SUPPLIED PASSAGE ▸
The Republic of Sierra Leone is located on the West Coast of Africa, between latitudes 7 and 10 north and longitudes 10.5 and 13 west. The Republic of Guinea is to the north and northeast; Liberia is to the east and southeast, and the Atlantic Ocean on the west and south. It has 300 miles of coastline.
From an approximate 70-mile coastal belt of low-lying land, the country rises to a mountain plateau near the eastern frontier rising 4000 to 6000 feet with a rich timber forest region. The Western Area encompasses the Sierra Leone Peninsula, on which the capital and main commercial centre of Freetown stands; is 24 miles long and 10 miles wide.

A mountainous promontory, it rises in places to 300 feet above sea level - one of the few parts of the West African Coast where there is high land so near the sea. Where the lush green forest spills down hillsides to meet the most beautiful white sandy beaches along the Atlantic Ocean.

This 27,925 square mile (73,326 sq km) country has a population of approximately 4.5 million people. Sierra Leone is divided into four main Provinces, West, North, East and South. There are twelve Districts in the entire country.

Most of the country is underlain by rocks of Precambrian age (Archaean and Proterozoic) with a coastal strip about 50 km in width comprising marine and estuarine sediments of Tertiary and Quaternary to recent age. The Precambrian (mainly Archaean) outcrops over about 75% of the country and typically comprises granite-greenstone terrain. It represents parts of ancient continental nuclei located on the edge of the West African Craton. Regional reconnaissance mapping indicates that the Archaean basement can be subdivided into infracrustal rocks (gneisses and granitoids); supracrustal rocks (containing greenstone belts); and basic and ultrabasic igneous intrusions. The infracrustal gneisses and granitoids were formed and reworked during two major orogenic cycles, an older Leonean episode (~2,950-3,200 Ma) and a younger Liberian episode (~2700 Ma).

MATERIAL PROVIDED ▸
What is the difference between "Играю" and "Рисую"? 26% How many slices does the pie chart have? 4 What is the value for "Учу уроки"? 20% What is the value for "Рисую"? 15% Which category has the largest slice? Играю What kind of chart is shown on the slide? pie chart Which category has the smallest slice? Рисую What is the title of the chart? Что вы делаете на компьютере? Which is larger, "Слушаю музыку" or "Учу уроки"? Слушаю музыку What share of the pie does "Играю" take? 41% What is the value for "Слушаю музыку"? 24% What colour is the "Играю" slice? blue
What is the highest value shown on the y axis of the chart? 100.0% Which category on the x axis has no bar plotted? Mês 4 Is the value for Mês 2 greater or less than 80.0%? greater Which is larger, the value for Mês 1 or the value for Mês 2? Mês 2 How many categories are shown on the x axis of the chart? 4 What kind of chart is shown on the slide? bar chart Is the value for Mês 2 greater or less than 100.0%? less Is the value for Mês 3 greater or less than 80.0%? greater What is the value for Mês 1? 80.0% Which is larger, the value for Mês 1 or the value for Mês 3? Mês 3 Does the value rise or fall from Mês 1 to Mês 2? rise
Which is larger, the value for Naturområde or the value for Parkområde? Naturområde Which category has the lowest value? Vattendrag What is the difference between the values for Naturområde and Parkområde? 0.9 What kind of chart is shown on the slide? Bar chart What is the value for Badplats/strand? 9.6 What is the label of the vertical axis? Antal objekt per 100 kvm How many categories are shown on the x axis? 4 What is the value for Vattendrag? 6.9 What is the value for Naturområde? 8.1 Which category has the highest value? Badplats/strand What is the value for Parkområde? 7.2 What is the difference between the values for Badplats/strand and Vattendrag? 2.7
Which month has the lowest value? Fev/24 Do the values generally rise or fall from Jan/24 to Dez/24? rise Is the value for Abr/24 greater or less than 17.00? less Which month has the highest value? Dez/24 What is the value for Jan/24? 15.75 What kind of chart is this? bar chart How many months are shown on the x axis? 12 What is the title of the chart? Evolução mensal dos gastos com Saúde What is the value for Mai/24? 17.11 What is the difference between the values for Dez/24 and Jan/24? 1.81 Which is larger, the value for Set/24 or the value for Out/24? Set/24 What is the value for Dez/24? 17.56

INSTRUCTIONS TO FOLLOW ▸
Using the Sierra Leone passage, explain in one to three sentences what the infracrustal gneisses and granitoids owe their formation and reworking to. Base your answer only on the Sierra Leone passage.

ANSWER TO THE PROBLEM ▸
They were formed and reworked during two major orogenic cycles. The older was the Leonean episode (~2,950-3,200 Ma), and the younger was the Liberian episode (~2700 Ma).